Data Prep: Easing Data Scientists’ ‘Janitorial Work’
"Data Scientist": is there a more formidable job title in the IT industry? Not Data Manager, not Data Analyst, but Data Scientist. They command top salaries. They are in high demand. They know things, do things, discuss (among themselves) things that the rest of us can’t begin to understand or even create the false impression of understanding. When we hear the oft-repeated lament that data scientists spend 80 percent of their time on the preparation of data for analytics workloads, a task (we're told) for which they are woefully overqualified, we shake our heads knowingly. Yes, we agree, what a sad waste of their time.

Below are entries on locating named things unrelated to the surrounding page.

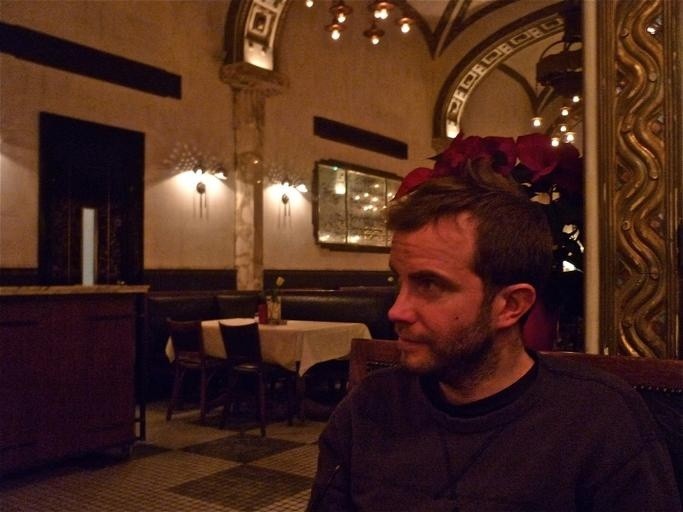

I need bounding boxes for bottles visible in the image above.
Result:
[258,303,268,324]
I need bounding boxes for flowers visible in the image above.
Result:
[270,276,285,320]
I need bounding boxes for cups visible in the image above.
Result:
[267,296,281,325]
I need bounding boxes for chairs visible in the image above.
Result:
[165,317,239,427]
[351,337,683,476]
[218,322,292,437]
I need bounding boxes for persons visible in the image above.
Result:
[303,158,681,509]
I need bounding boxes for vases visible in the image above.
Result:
[266,296,282,322]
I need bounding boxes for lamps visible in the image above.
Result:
[306,0,416,47]
[532,1,584,150]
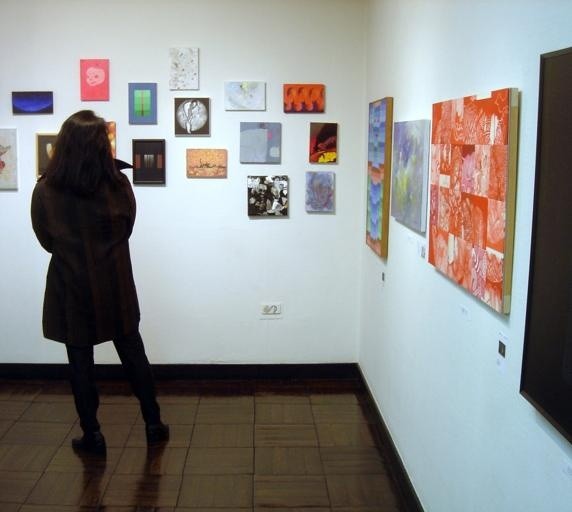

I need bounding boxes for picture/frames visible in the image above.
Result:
[133,138,167,184]
[34,131,62,180]
[365,97,393,261]
[173,95,214,139]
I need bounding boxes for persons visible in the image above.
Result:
[30,109,171,457]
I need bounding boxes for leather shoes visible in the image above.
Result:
[145,416,169,439]
[71,432,105,454]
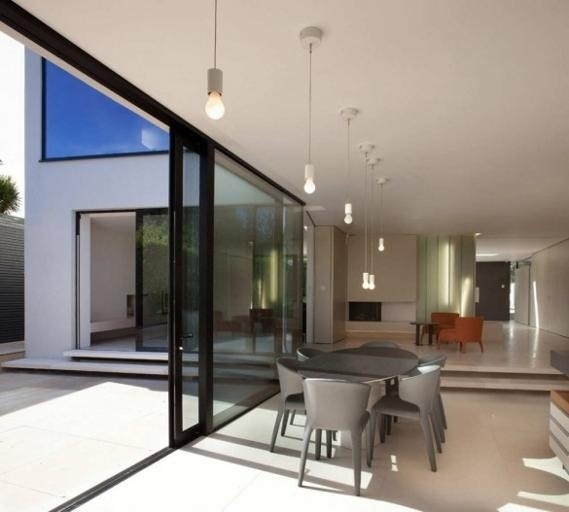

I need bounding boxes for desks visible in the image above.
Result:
[548,347,568,472]
[250,309,274,334]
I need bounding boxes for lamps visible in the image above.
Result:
[376,178,390,252]
[359,143,374,289]
[204,1,225,120]
[367,157,380,291]
[299,26,323,194]
[339,109,356,224]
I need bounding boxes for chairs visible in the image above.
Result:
[215,311,242,338]
[270,340,449,498]
[439,317,483,353]
[421,313,459,345]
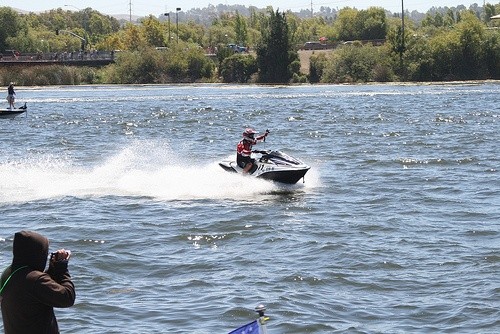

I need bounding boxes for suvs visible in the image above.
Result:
[303,41,327,50]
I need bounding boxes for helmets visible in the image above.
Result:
[243,129,259,143]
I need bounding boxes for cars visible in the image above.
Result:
[229,44,248,53]
[336,40,353,46]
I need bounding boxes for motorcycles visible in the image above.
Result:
[218,148,312,184]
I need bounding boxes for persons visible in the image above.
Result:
[237,128,268,174]
[8,82,16,109]
[0,230,75,334]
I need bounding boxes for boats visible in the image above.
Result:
[0,101,28,119]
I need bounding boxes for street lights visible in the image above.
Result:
[176,7,182,44]
[64,4,85,53]
[164,12,170,42]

Although, having said that, what it is they should be doing we can’t say with a high degree of confidence.
Actually, we know in a general sort of way what they should be doing: using their arcane knowledge and rarefied skills to develop analytics applications that pull insight out of massive data lakes, preferably in real time. The insights are there in the lakes, waiting to be pulled to the surface like so many trout. Yet for too many organizations the trout elude data scientists' analytics hooks, in part because too little of their effort goes to extracting insight (i.e., “algorithmic work”) and too much is spent on menial data prep (a.k.a. “janitorial work”).
Data prep itself is the process of “wrangling” diverse datasets in diverse formats so they can be compiled within a single data warehouse and collectively analyzed for a variety of downstream uses, including business analytics and machine learning. The idea is to cleanse, shape and conform a kitchen sink of data – quickly, easily and with increasing efficiency.
Howard Dresner, founder and chief research officer at Dresner Advisory Services, said the data wrangling market is gaining increased attention because analysis of massive and diverse datasets, the connecting of dots among them, is the essence of big data and analytics.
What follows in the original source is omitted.